July 21, 2010, Bagdad Theatre, Portland Oregon
Alexandra Cousteau, granddaughter of Jacques Cousteau, continues her family legacy with another journey, a 138-day interactive tour of the US, Canada and Mexico, to explore critical water issues. Accompanied by a production crew who film, broadcast, blog, and edit on a biodiesel bus, Ms. Cousteau will travel more than 14,500 miles to film water problems and host community watershed programs. The tour includes coverage of the dwindling Colorado River, the Gulf Coast plagued by the BP Oil Spill, the Great Lakes that are experiencing hot temperatures and low levels, Chesapeake Bay suffering from stormwater pollution and sewage, and the Tennessee Valley where coal ash and mountaintop removal mining poison the water.
On Day 20 of the tour that started in Washington DC, the crew appeared at the Bagdad Theatre in Portland after traveling from Vancouver BC. The Portland stop was sponsored by Willamette Riverkeeper, where Ms. Cousteau discussed the project, showed film footage, and fielded questions from the audience. The Blue Legacy project was started in 2008 by Ms. Cousteau as a dedication to her grandfather’s famous call, “You have to go and see.”

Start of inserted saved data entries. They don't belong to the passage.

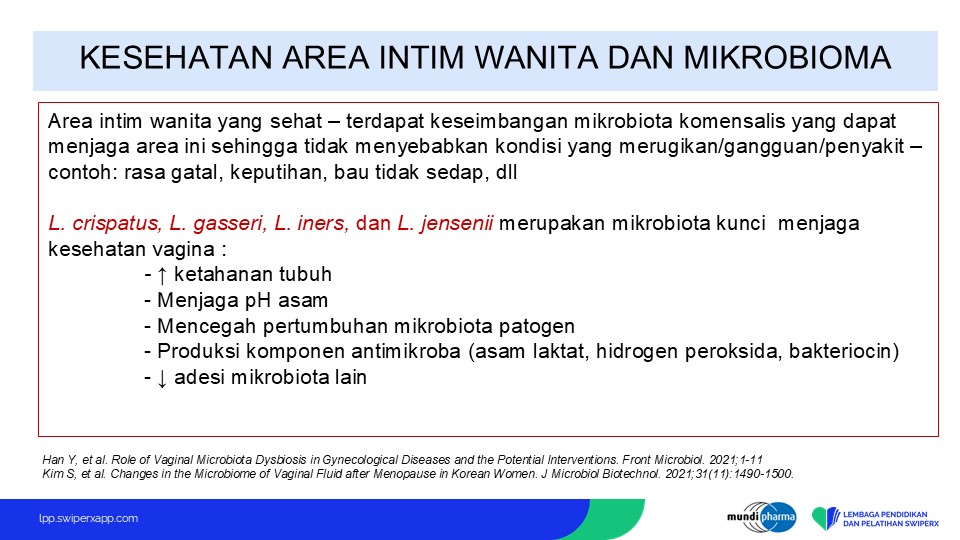 KESEHATAN AREA INTIM WANITA DAN MIKROBIOMA

Area intim wanita yang sehat – terdapat keseimbangan mikrobiota komensalis yang dapat menjaga area ini sehingga tidak menyebabkan kondisi yang merugikan/gangguan/penyakit – contoh: rasa gatal, keputihan, bau tidak sedap, dll

L. crispatus, L. gasseri, L. iners, dan L. jensenii merupakan mikrobiota kunci menjaga kesehatan vagina :

- ↑ ketahanan tubuh
- Menjaga pH asam
- Mencegah pertumbuhan mikrobiota patogen
- Produksi komponen antimikroba (asam laktat, hidrogen peroksida, bakteriocin)
- ↓ adesi mikrobiota lain

Han Y, et al. Role of Vaginal Microbiota Dysbiosis in Gynecological Diseases and the Potential Interventions. Front Microbiol. 2021;1-11
Kim S, et al. Changes in the Microbiome of Vaginal Fluid after Menopause in Korean Women. J Microbiol Biotechnol. 2021;31(11):1490-1500.

lpp.swiperxapp.com

mundipharma

LEMBAGA PENDIDIKAN DAN PELATIHAN SWIPERX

Last year, Blue Legacy traveled 100 days across five continents to study global water problems, discovering similar themes among various cultures: water is a source of spirituality, conflict, and the basis of agribusiness. From the Ganges in India, the plains of Botswana, the Jordan River in Israel and Palestine, and the Cajun lands of the lower Mississippi River, a universal statement recorded from people of all these cultures shows how humanity has common ties, regardless of age, status, or religion: “Water is life.”
The Blue Legacy project teaches the lesson that “We are all downstream from one another.” Meaning, when anyone pollutes the water, it adversely affects everyone else along the stream.
The dead zone in the Gulf of Mexico is the one of the largest oxygen deprived ocean locations on the planet — it is the size of the state of New Jersey, and is caused by agricultural runoff along the Mississippi River. The great Colorado River, drained by thirsty regions such as Las Vegas, has not reached its delta and has not flowed to the ocean for 12 years.
Members of the Rosemere Neighborhood Association attending Ms. Cousteau’s presentation asked her about the increased occurrences of toxic algal blooms in surface water across the country, as has been experienced at Vancouver Lake and Lacamas Lake in Vancouver. Ms. Cousteau mentioned that red tides kill manatees, fish and sicken people in Florida, and that algal blooms are increasing due to stormwater pollution across the country. She urged everyone to contact their congressmen and elected officials to demand that municipalities increase programs to alleviate pollutant discharges to waterways.
Expedition Blue Planet 2010 will end in Washington DC on November 12.